Versatile, Honey Dijon strives to send all labels flying that we could stick to his skin. Claiming to be artists who, like David Bowie or Andy Warhol, have decompartmentalised the boundaries between disciplines, she defines herself as a plural artist, allowing herself all audacity. She even compares the DJ set to the practice of the painter creating a canvas. His mantra? “I refuse to think in terms of borders. People are always afraid that they will be told no, that they will not be accepted. But the question is: it is a question of being accepted by whom exactly?“Thus, the American can go from a DJ set for Rick Owens, Hermès, Burberry x Vivienne Westwood, Balenciaga, Narciso Rodriguez or Givenchy, to performances for the Met Gala after-party, the CFDA Awards or Art Basel When she is not playing records in a cult club in Berlin (the Panorama Bar) before continuing with speeches at King’s College in London or at MoMA PS1 in New York.
But this creative richness should not overshadow her work as an outstanding producer.. Honey Dijon features among the credits of Beyoncé’s impressive latest album, Renaissance (released July 2022), which celebrates the unifying spirit of house music and the African-American community. She also remixed Madonna. And after a remarkable first album, The Best of Both Worlds (published in 2017), the DJ has just released, in November, a second opus just as well named: Black Girl Magic. In the text accompanying this invigorating house record, Honey Dijon confides: “As an artist, especially as a trans woman of color working in music, I wanted the album to be cash, shameless, raw and honest. I have mostly collaborated with black and queer singer-songwriters and composers. These are songs about love, life, resistance, the fight against oppression.”
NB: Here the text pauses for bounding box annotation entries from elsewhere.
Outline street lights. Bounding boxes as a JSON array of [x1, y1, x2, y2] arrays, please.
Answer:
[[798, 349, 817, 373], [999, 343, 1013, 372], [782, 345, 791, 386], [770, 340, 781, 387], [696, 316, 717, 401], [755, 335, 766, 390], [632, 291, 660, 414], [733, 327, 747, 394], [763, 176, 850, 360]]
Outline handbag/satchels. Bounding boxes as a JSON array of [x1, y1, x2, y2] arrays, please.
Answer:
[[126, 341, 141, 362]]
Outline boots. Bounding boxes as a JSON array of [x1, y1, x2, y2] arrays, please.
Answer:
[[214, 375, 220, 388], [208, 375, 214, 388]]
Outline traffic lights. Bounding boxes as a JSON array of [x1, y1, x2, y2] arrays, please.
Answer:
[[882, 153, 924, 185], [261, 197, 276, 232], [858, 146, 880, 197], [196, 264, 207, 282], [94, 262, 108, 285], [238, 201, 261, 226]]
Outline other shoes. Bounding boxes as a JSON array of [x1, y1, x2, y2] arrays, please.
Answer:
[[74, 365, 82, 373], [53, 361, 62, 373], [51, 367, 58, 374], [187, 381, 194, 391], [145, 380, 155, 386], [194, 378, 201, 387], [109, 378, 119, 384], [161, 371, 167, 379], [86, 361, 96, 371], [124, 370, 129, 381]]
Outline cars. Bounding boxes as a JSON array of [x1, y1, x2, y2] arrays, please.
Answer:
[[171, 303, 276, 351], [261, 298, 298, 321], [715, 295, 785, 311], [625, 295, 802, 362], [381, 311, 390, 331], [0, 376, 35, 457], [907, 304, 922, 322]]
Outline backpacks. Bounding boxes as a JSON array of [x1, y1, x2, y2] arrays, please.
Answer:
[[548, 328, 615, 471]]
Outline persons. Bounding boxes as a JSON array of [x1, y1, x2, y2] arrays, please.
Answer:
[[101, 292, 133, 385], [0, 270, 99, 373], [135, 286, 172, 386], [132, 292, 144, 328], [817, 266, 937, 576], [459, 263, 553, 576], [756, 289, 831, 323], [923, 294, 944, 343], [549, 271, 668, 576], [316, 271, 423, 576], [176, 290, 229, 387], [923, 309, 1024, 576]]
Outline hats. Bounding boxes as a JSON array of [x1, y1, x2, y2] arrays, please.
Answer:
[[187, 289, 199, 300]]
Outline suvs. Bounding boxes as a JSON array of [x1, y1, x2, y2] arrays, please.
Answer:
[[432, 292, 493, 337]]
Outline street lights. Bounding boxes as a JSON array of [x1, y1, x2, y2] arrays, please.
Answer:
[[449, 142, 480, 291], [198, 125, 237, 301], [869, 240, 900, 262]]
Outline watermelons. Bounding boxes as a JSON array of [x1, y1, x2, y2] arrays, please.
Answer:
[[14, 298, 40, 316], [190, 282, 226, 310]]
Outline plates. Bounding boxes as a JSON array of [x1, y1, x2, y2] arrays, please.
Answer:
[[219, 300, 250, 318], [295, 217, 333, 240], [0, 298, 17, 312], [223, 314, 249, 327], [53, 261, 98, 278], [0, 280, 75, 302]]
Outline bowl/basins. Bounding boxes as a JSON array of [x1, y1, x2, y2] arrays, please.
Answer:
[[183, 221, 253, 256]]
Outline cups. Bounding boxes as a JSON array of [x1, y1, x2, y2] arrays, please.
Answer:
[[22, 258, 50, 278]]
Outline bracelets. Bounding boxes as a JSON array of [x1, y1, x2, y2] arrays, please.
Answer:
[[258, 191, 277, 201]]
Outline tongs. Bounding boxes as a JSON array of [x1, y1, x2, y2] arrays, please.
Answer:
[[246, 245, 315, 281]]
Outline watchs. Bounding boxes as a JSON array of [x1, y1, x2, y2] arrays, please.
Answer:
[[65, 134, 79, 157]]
The video for “It’s Quiet Now” (2022) by Honey Dijon featuring Dope Earth Alien
Love of self, music and community is at the heart of this vibrant and shamanic disc, whose credo is thus summed up by the artist: “Be true to who you are despite everything and have the courage to love without fear. Don’t be afraid, stand up, love is a state of mind: these are words that I use in my everyday life and that are on the album. This record is my life.” At the same time as it induces a feeling of euphoria in the listener, Black Girl Magic encourages reflection on one’s own beliefs, choices and identity. To question yourself before asserting yourself. And that’s all the magic of Honey Dijon whose nickname evokes a mixture of sweetness and a more spicy, full-bodied flavor. The night belongs to him. But this is not the only playground of the one who has already sampled a speech by Martin Luther King against a backdrop of techno sounds in one of her sets. The agitator, who does not hesitate to speak out to raise public awareness of the reality of transidentity (far from clichés), also intends to change the world in her own way. So that those who listen to it also dare to be themselves. By night, as by day.